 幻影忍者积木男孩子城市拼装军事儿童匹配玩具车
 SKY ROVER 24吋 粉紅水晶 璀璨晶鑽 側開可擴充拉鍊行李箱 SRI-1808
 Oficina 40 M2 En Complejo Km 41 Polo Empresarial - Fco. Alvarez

**Task brief:** Transcribe all of the data above, keeping each line exactly as it stands.

**Response below:**
 幻影忍者积木男孩子城市拼装军事儿童匹配玩具车
 SKY ROVER 24吋 粉紅水晶 璀璨晶鑽 側開可擴充拉鍊行李箱 SRI-1808
 Oficina 40 M2 En Complejo Km 41 Polo Empresarial - Fco. Alvarez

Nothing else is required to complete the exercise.